What to do →
Could you repeat, word for word, every line from the one containing "resting: 0%" through the final line of the records below, and nothing else?

Saved data entries →
******************************

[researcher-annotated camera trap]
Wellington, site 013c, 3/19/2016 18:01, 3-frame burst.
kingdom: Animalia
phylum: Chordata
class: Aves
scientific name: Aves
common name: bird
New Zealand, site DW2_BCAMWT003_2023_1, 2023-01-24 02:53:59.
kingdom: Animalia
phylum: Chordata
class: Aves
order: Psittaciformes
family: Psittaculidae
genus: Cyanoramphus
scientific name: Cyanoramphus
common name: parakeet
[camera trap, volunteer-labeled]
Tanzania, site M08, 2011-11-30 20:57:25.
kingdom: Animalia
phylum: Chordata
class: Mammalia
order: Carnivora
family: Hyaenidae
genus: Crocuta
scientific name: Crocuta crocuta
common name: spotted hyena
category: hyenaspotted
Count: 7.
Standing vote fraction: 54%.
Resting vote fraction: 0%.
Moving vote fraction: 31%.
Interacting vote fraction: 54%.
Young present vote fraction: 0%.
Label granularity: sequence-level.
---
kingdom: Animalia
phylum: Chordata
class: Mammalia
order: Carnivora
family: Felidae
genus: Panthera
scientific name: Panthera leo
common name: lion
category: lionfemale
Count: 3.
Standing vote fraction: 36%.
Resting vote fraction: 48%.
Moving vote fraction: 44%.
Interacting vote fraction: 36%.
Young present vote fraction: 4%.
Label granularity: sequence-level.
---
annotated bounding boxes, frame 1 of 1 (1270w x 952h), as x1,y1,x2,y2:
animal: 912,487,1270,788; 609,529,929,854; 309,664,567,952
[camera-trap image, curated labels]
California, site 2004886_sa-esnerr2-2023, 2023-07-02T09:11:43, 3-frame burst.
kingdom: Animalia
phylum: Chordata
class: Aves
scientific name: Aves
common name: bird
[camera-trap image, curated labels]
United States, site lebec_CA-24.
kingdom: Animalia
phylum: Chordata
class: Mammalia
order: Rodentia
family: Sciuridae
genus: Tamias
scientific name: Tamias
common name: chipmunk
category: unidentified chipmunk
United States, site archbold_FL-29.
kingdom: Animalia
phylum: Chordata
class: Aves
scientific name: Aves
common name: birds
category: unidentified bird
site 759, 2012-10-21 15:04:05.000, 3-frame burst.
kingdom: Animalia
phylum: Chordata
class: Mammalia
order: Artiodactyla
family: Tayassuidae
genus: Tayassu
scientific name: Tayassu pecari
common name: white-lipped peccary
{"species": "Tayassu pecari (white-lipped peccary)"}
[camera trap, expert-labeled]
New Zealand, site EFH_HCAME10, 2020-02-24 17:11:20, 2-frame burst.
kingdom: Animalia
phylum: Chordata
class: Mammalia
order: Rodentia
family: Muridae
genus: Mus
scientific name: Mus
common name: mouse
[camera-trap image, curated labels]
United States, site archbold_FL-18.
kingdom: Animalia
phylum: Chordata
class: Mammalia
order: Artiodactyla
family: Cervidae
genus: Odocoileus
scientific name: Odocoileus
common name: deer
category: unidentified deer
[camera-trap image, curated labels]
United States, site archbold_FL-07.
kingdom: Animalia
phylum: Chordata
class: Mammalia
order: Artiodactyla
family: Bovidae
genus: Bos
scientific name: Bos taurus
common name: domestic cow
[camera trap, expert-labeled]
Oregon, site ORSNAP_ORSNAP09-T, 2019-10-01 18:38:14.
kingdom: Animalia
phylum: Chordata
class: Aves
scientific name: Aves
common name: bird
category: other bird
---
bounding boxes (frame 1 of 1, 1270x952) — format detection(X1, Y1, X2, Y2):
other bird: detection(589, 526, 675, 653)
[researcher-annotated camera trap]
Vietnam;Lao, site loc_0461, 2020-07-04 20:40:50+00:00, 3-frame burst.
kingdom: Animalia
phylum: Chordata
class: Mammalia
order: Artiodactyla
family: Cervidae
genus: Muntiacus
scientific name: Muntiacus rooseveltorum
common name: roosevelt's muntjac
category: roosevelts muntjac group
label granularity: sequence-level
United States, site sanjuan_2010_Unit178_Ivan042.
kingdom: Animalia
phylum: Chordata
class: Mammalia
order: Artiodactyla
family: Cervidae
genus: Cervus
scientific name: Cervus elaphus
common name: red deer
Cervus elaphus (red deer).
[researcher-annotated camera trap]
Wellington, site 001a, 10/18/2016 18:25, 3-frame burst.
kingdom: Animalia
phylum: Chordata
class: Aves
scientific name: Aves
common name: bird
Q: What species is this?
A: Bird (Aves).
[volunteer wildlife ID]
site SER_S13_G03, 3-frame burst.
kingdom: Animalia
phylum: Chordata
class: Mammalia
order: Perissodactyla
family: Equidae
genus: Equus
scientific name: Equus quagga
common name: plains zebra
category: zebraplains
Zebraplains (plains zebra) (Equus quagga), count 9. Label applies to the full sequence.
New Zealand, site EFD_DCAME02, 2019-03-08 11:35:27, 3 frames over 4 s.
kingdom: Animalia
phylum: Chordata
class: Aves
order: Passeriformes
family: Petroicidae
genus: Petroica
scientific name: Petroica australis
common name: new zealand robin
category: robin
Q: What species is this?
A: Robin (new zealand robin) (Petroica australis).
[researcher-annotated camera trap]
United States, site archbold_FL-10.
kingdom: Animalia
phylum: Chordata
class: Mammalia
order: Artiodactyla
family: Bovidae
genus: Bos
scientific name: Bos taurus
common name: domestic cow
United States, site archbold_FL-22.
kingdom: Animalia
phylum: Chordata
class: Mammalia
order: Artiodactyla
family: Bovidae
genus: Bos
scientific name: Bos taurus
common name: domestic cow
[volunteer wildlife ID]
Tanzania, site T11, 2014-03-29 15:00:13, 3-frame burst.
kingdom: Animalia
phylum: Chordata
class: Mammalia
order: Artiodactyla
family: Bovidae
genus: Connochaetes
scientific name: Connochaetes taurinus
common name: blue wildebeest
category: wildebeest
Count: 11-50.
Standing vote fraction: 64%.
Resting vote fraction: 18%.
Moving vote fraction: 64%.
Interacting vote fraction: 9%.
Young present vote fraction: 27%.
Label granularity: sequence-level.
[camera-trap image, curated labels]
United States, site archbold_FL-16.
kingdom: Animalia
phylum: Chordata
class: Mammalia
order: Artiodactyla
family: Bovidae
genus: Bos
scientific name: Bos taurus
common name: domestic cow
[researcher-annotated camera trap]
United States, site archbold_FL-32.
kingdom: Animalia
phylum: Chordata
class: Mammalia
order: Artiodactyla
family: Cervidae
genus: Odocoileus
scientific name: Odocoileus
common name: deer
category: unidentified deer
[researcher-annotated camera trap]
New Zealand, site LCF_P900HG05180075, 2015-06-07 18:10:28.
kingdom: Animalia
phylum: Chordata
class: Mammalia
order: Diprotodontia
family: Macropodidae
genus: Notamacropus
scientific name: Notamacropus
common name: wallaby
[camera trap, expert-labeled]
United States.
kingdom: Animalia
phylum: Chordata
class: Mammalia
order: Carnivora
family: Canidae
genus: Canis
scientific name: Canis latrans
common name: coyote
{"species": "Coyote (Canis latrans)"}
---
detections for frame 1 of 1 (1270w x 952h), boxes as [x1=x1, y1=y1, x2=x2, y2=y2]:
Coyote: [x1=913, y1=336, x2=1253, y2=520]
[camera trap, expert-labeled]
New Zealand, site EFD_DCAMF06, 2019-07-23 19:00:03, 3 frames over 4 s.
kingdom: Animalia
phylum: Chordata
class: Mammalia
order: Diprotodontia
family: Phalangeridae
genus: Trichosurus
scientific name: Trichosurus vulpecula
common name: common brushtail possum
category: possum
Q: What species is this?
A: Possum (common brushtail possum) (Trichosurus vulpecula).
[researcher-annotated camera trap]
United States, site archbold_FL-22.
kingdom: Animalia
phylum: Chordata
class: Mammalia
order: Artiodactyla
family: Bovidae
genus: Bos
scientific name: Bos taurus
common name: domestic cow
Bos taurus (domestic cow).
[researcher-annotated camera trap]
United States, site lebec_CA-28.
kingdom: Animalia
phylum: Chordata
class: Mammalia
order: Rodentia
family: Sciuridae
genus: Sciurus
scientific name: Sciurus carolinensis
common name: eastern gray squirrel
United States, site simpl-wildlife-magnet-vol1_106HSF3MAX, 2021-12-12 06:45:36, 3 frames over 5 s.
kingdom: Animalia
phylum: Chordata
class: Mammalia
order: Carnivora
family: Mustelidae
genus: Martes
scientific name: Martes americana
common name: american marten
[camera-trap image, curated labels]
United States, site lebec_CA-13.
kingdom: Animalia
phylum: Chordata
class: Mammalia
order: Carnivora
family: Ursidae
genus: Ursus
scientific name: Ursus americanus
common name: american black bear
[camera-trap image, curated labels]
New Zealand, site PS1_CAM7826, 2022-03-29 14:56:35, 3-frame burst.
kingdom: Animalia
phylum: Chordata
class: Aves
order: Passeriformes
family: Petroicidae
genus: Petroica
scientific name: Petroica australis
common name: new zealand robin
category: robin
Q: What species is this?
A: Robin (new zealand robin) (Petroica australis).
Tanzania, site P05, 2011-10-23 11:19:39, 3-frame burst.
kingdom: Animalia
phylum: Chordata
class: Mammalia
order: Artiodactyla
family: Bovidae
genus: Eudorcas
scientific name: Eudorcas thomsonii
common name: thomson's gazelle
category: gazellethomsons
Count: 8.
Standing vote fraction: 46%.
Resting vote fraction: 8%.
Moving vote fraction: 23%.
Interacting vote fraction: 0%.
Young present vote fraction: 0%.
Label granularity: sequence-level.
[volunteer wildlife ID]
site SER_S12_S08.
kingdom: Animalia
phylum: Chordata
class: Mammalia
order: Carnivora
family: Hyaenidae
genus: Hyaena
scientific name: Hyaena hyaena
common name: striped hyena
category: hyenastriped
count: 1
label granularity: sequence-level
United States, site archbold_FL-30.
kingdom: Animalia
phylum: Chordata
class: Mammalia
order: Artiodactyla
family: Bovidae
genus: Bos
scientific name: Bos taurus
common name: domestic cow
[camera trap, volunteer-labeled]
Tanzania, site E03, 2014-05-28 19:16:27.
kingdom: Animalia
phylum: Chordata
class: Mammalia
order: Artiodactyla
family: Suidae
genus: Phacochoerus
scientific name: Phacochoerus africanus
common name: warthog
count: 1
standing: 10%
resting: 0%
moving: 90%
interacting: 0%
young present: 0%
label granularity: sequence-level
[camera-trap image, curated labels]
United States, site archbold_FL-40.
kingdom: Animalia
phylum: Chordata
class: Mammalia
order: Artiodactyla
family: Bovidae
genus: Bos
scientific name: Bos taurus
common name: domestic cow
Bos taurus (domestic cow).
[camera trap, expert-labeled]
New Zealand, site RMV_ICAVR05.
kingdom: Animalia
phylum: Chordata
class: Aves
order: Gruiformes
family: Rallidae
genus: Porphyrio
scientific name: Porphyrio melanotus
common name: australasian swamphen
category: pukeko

******************************

Written solution →
resting: 0%
moving: 90%
interacting: 0%
young present: 0%
label granularity: sequence-level
[camera-trap image, curated labels]
United States, site archbold_FL-40.
kingdom: Animalia
phylum: Chordata
class: Mammalia
order: Artiodactyla
family: Bovidae
genus: Bos
scientific name: Bos taurus
common name: domestic cow
Bos taurus (domestic cow).
[camera trap, expert-labeled]
New Zealand, site RMV_ICAVR05.
kingdom: Animalia
phylum: Chordata
class: Aves
order: Gruiformes
family: Rallidae
genus: Porphyrio
scientific name: Porphyrio melanotus
common name: australasian swamphen
category: pukeko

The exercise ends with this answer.